Selected passage —
Miss Angus herself writes:

‘Another case was a rather interesting one, as I somehow got inside the thoughts of one lady while another was doing her best to influence me!

‘Miss — — a friend in Brighton, has strange “magnetic” powers, and felt quite sure of success with me and the ball.

‘Another lady, Miss H., who was present, laughed at the whole thing, especially when Miss —— insisted on holding my hand and patting her other hand on my forehead! Miss H. in a scornful manner took up a book, and, crossing to the other side of the room, left us to our folly.

‘In a very short time I felt myself getting excited, which had never happened before, when I looked in the crystal. I saw a crowd of people, and in some strange way I felt I was in it, and we all seemed to be waiting for something. Soon a rider came past, young, dressed for racing. His horse ambled past, and he smiled and nodded to those he knew in the crowd, and then was lost to sight.

‘In a moment we all seemed to feel as if something had happened, and I went through great agony of suspense trying to see what seemed just beyond my view. Soon, however, two or three men approached, and carried him past before my eyes, and again my anxiety was intense to discover if he were only very badly hurt or if life were really extinct. All this happened in a few moments, but long enough to have left me so agitated that I could not realise it had only been a vision in a glass ball.

‘By this time Miss H. had laid aside her book, and came forward quite startled, and told me that I had accurately described a scene on a race-course in Scotland which she had witnessed just a week or two before — a scene that had very often been in her thoughts, but, as we were strangers to each other, she had never mentioned. She also said I had exactly described her own feelings at the time, and had brought it all back in a most vivid manner.

‘The other lady was rather disappointed that, after she had concentrated her thoughts so hard, I should have been influenced instead by one who had jeered at the whole affair.’

[This anecdote was also told to me, within a few days of the occurrence, by Miss Angus. Her version was that she first saw a gentleman rider going to the post and nodding to his friends. Then she saw him carried on a stretcher through the crowd. She seemed, she said, to be actually present, and felt somewhat agitated. The fact of the accident was, later, mentioned to me in Scotland by another lady, a stranger to all the persons. — A.L.]

VI. — I may briefly add an experiment of December 21, 1897. A gentleman had recently come from England to the Scottish town where Miss Angus lives. He dined with her family, and about 10.15 to 10.30 P.M. she proposed to look in the glass for a scene or person of whom he was to think. He called up a mental picture of a ball at which he had recently been, and of a young lady to whom he had there been introduced. The lady’s face, however, he could not clearly visualise, and Miss Angus reported nothing but a view of an empty ball-room, with polished floor and many lights. The gentleman made another effort, and remembered his partner with some distinctness. Miss Angus then described another room, not a ball-room, comfortably furnished, in which a girl with brown hair drawn back from her forehead, and attired in a high-necked white blouse, was reading, or writing letters, under a bright light in an unshaded glass globe. The description of the features, figure, and height tallied with Mr. —— ‘s recollection; but he had never seen this Geraldine of an hour except in ball dress. He and Miss Angus noted the time by their watches (it was 10.30), and Mr. —— said that on the first opportunity he would ask the young lady how she had been dressed and how employed at that hour on December 21. On December 22 he met her at another dance, and her reply corroborated the crystal picture. She had been writing letters, in a high-necked white blouse, under an incandescent gas lamp with an unshaded glass globe. She was entirely unknown to Miss Angus, and had only been seen once by Mr. —— . Mr. —— and the lady of the crystal picture corroborated all this in writing.

Exercise A — List every place name that appears in the crystal-gazing account.

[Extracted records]
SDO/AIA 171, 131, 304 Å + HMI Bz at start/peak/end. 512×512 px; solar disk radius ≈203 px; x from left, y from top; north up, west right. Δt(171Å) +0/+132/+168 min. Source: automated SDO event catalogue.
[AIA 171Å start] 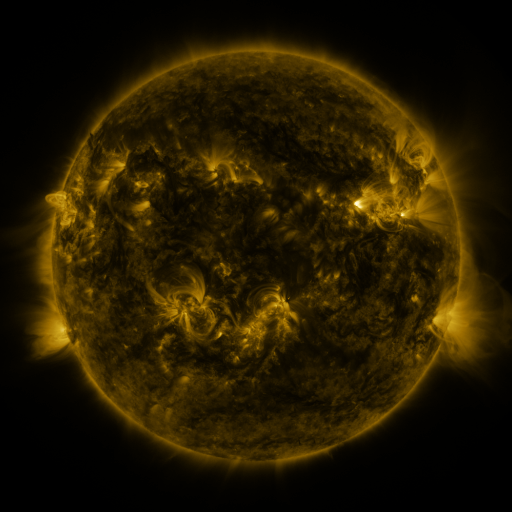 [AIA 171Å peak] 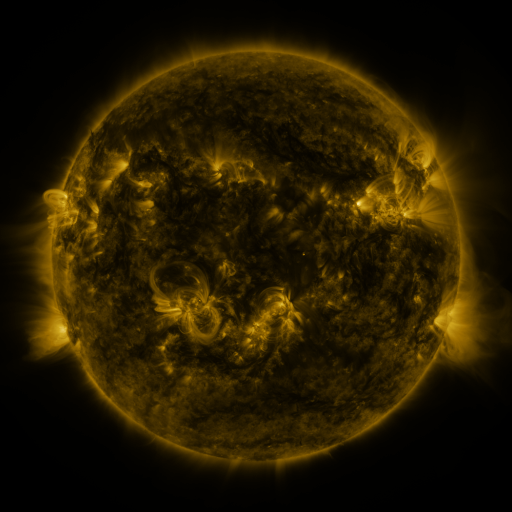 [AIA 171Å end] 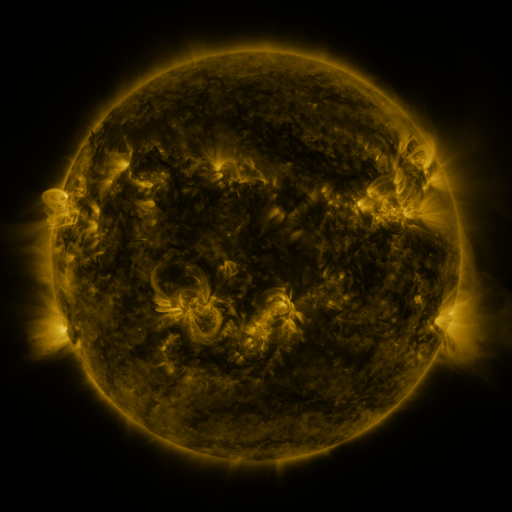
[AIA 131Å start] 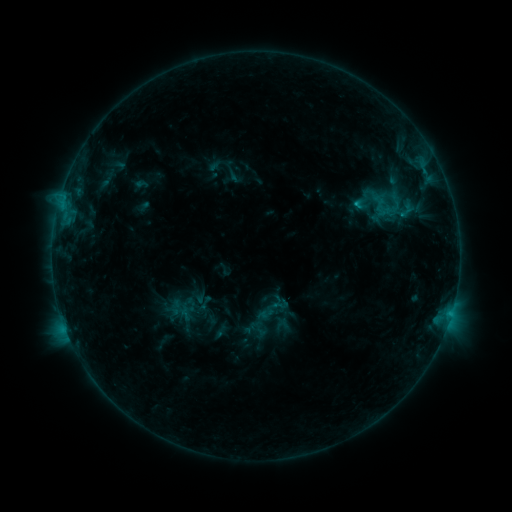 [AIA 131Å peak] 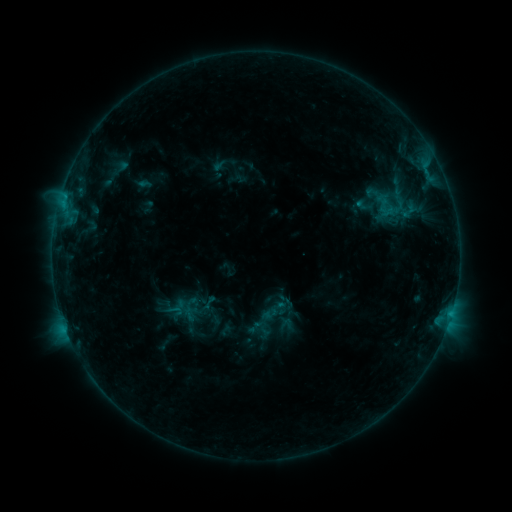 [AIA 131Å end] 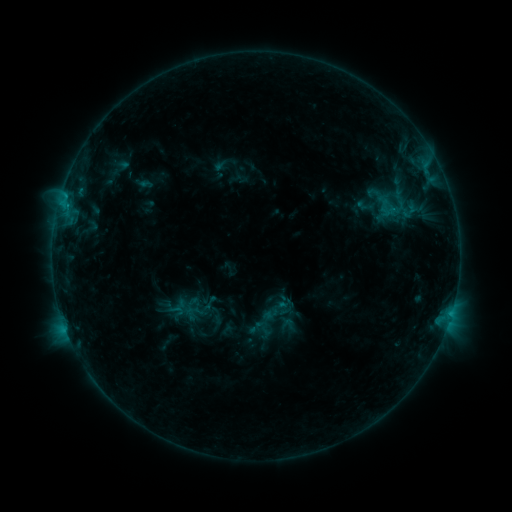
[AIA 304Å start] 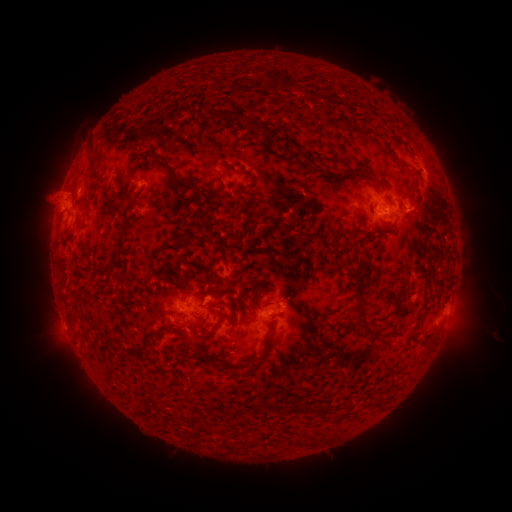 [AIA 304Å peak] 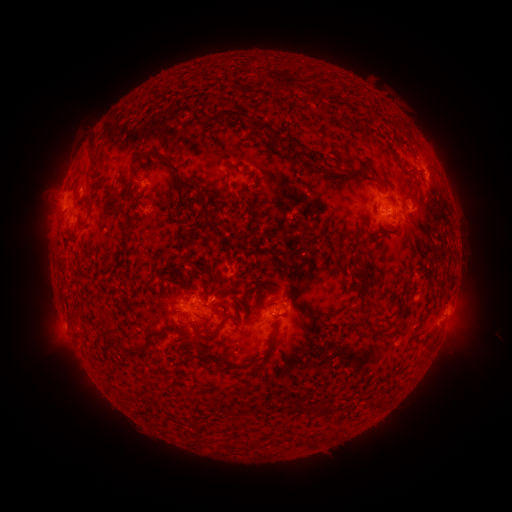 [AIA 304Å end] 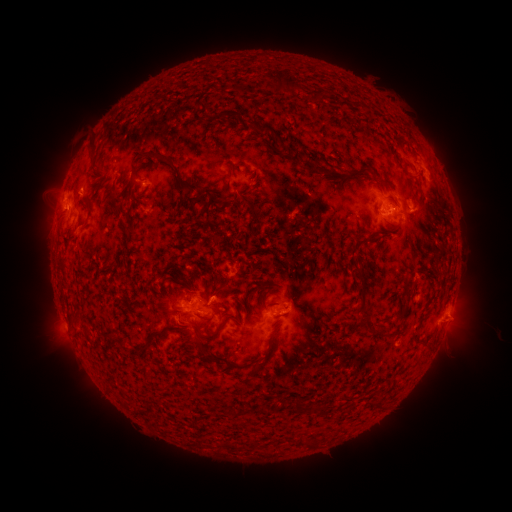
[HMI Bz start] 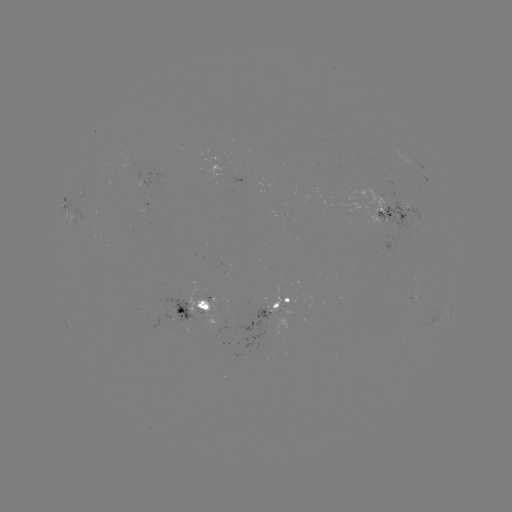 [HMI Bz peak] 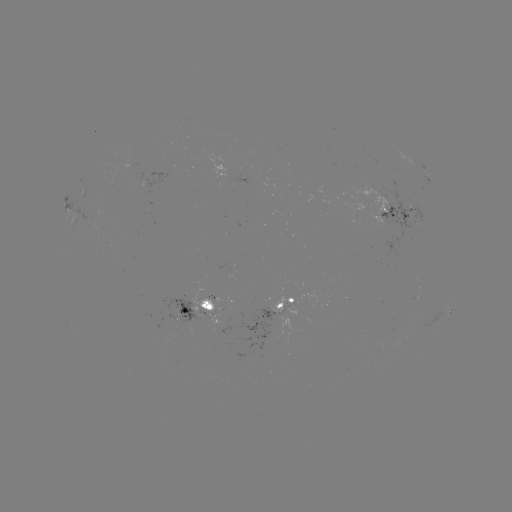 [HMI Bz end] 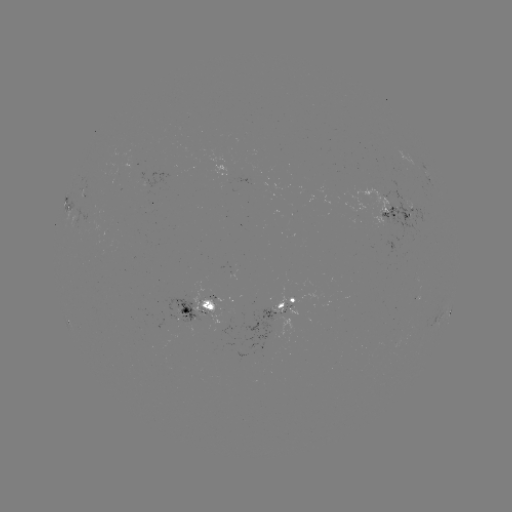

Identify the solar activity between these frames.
emerging-flux region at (285, 306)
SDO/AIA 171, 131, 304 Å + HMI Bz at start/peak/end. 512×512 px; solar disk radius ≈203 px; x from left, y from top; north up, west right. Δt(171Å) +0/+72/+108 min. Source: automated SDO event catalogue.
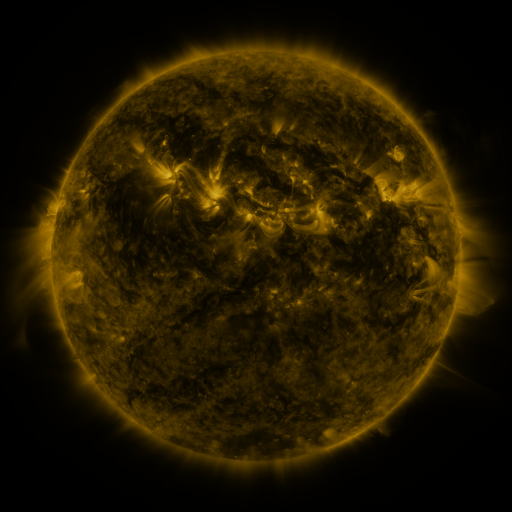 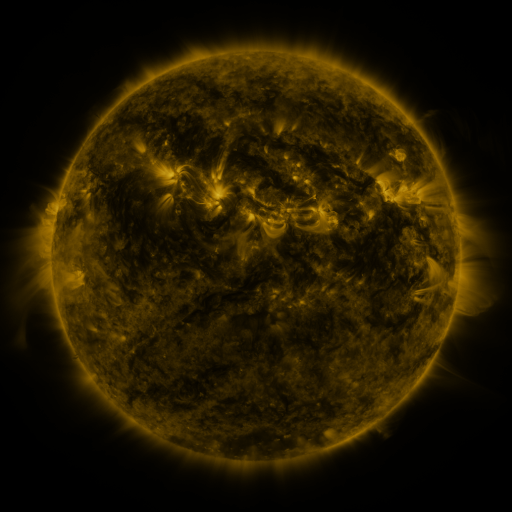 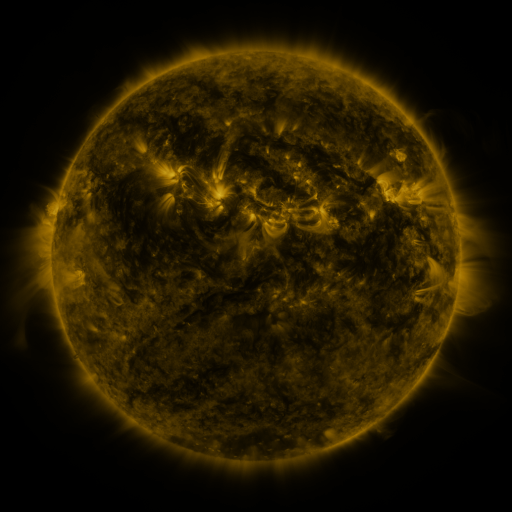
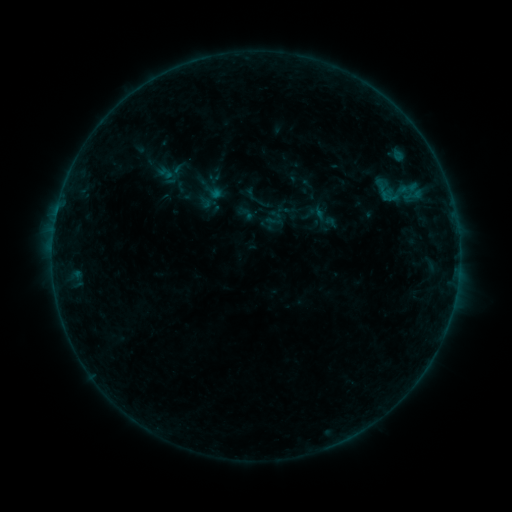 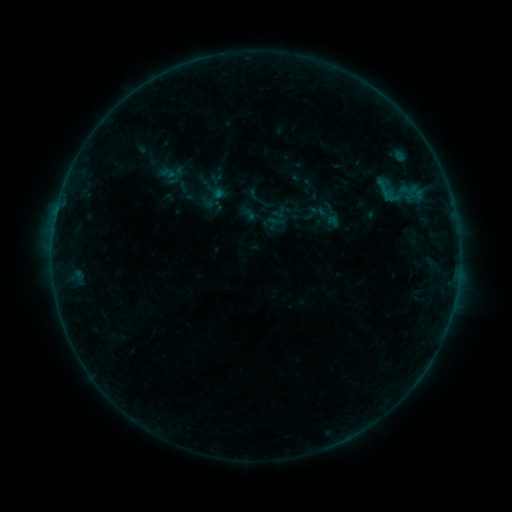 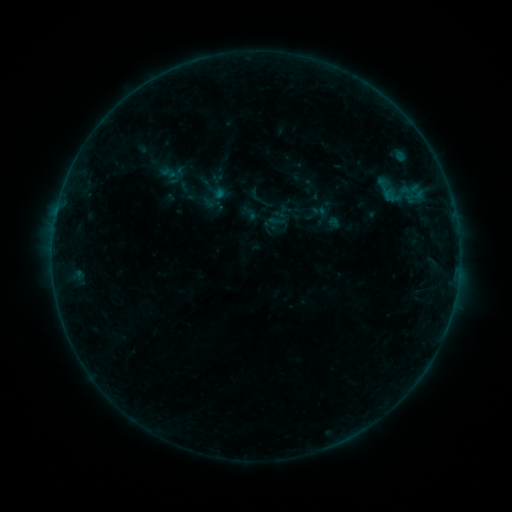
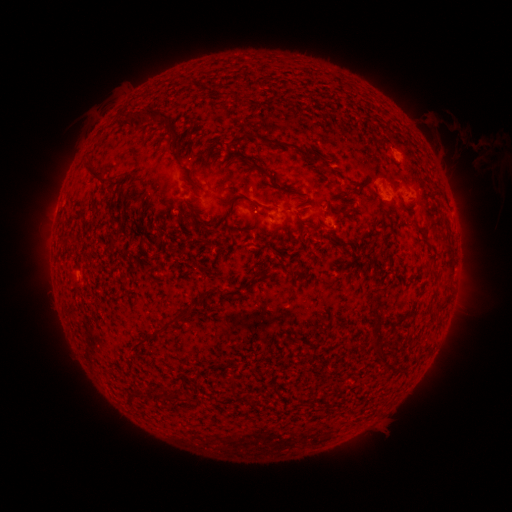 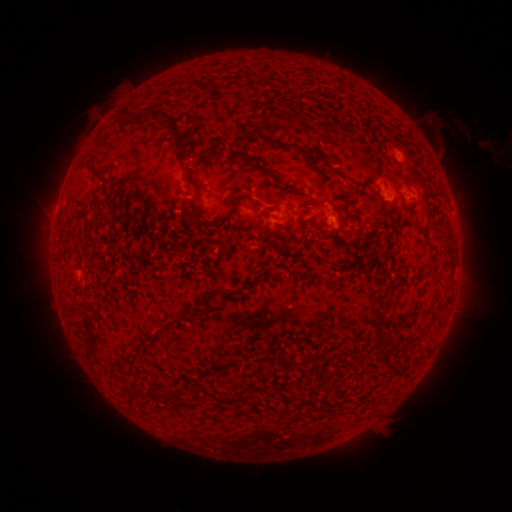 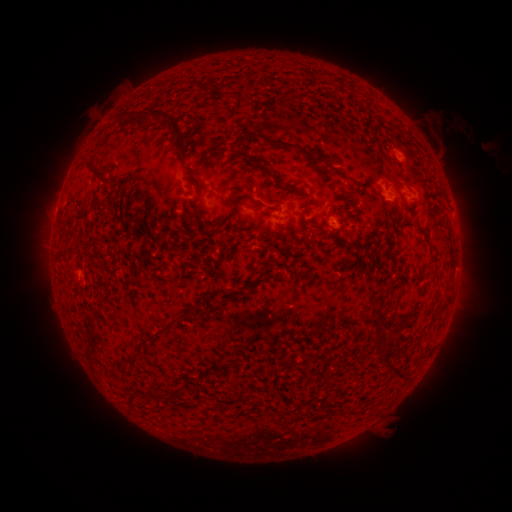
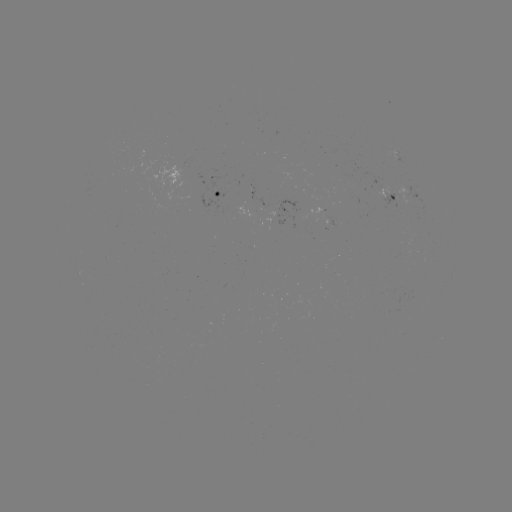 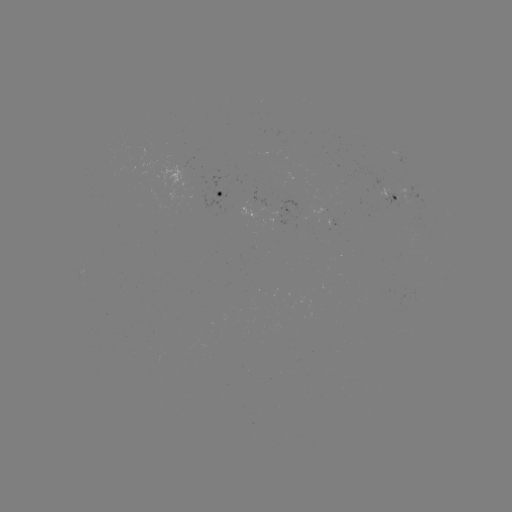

Exercise B — Locate each line of the entries that contains the string "frames", treating uppercase and lowercase as different, and copy those lines.

Full solution A — Brighton, Scotland, England

Full solution B —
Identify the solar activity between these frames.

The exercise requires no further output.